March 13, 2014 / 7:30 PM / 4 years ago

UPDATE 3-Brazil aims to help energy sector without stoking prices

By Alonso Soto and Leonardo Goy

BRASILIA, March 13 (Reuters) - Brazil unveiled measures on Thursday to help electricity distributors struggling with high power costs caused by drought, a move aimed at combating inflation by delaying increases in electricity rates until next year.

The government said it will provide an extra 4 billion reais ($1.7 billion) and allow the country’s electricity clearing house to seek up to 8 billion reais in private financing to support the distributors. The companies are paying for costly thermal power to cover a drop in hydroelectricity output.

Gradual electricity rate hikes will be allowed next year, cushioning the immediate impact of price volatility on consumers and avoiding inflationary pressures in an election year in which President Dilma Rousseff will seek a second term.

Policymakers said the new measures will have no impact on Brazil’s fiscal accounts at a time when investors are worried that its deteriorating finances could lead to a credit rating downgrade.

Still, some analysts believe the measures are a short-term fix that may not be enough to contain prices in coming years and solve recurring problems buffeting Brazil’s electricity sector.

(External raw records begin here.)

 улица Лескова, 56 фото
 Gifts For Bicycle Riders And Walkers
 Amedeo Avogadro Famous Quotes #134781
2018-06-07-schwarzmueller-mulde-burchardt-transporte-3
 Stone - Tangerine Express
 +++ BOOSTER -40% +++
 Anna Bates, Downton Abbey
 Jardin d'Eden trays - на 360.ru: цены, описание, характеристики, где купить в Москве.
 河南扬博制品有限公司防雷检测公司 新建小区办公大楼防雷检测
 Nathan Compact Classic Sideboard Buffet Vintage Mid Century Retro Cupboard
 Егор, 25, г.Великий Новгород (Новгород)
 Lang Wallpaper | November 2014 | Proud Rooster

“The measures may ease inflation in the short term but repress inflation in the medium to long term,” said Andre Perfeito, chief economist with Gradual Investimentos in Sao Paulo. “We need to see how the market reacts tomorrow. Inflation expectations may not drop.”

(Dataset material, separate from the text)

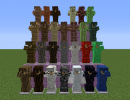 [1.11] Block Armor Mod Download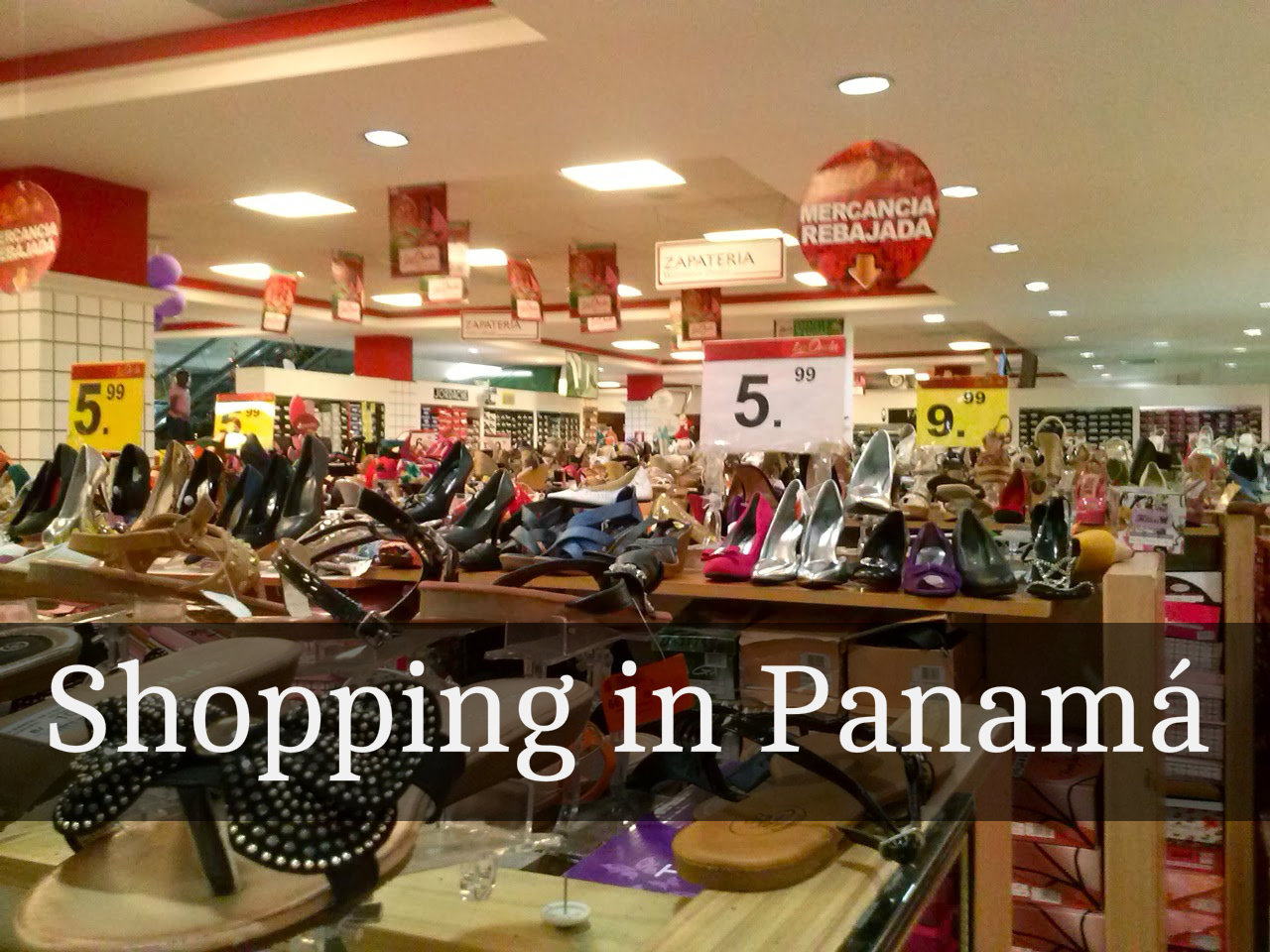 shopping in panama3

Brazil’s power generation depends mostly on hydroelectric dams. Low levels in many reservoirs have raised the threat of energy rationing this year, prompting the government to activate costlier backup thermal plants.

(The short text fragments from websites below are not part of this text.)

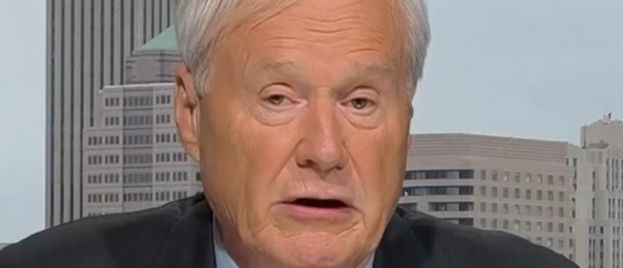 MSNBC's Matthews Goes After Socialist Bernie -- 'Reds' Would Have Executions in Central Park
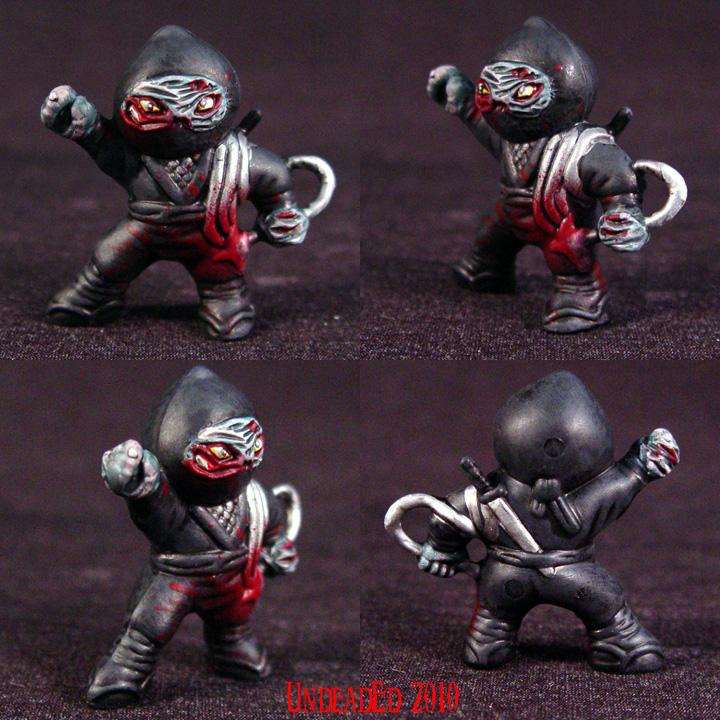 Zombie Ninja grappling hook 6 by Undead-Art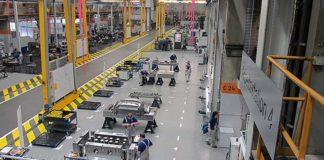 Volkswagen fabricará medio millón de baterías al año en Brunswick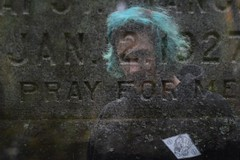 Double Exposure / Pray For Me (karleemorganroyek) Tags: nikon d7100 50mm f18 1100 double exposure tombstone pray blue hair boy portrait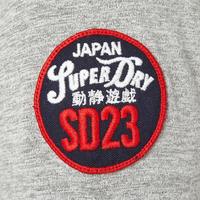 Famous Flyer Logo T-Shirt Grey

As part of the measures the government will auction excess electricity in April to provide distributors with cheaper power.

The surge in energy costs, which started last year, led to increased government subsidies to the sector, burdening the finances of a country that has failed to meet its fiscal target in the last two years.

The government wants to save 1.9 percent of GDP in 2014 before debt interest payments, or 99 billion reais.

The extra energy costs could climb as high as 18 billion reais ($7.6 billion) in 2014, according to some private estimates. The government paid about 10 billion reais in energy subsidies last year during another drought.

Treasury chief Arno Augustin told reporters the 4 billion reais in subsidies for distributors will be covered by an extension of a corporate tax settlement program and possible tax increases this year. He decline to say which taxes would go up.

The announcement came just hours after Finance Minister Guido Mantega and central bank chief Alexandre Tombini met separately with Standard & Poor’s Corp analysts.

S&P last year placed a negative outlook on its rating for Brazil, raising fears among investors and Brazilian authorities that the country’s rating could be cut as early as this year.

A downgrade could further erode investor confidence in Brazil’s macroeconomic policies and raise debt costs, making it tougher for Rousseff to spur economic growth.


A hike in energy rates would have pushed up consumer prices at a time when the Brazilian central bank is raising borrowing costs to curb inflation, which for the past few years was in the upper end of the target range between 2.5 and 6.5 percent.

An increase of 1 percent in electricity fares adds 0.03 percentage points to the IPCA, the country’s benchmark consumer prices index, according to Andre Braz, an economist with research group Fundação Getulio Vargas, or FGV.

“Inflation will be a key challenge for policymakers this year. It may easily end the year above 6 percent,” said Braz, who gathers price data for FGV. “We need more clarity from the government so that the market can better predict inflation and help monetary policy control inflation expectations.”

Brazil’s inflation rose 5.68 percent in the 12 months through February.

Uncertainty over government policy and future rainfall sent investors fleeing from Brazilian electricity stocks.

Shares of distributor Eletropaulo Metropolitana Eletricidade de Sao Paulo SA fell 37 percent in the past 12 months, while those of Rio de Janeiro-based distributor Light SA dropped by more than 17 percent. A broader index of electricity shares Brazil’s Bovespa exchange, including generating firms and distributors, was down 21 percent.

Spot market energy rates shot up to a record 822 reais/MWh in February due to the drought, pushing many distribution companies closer to insolvency.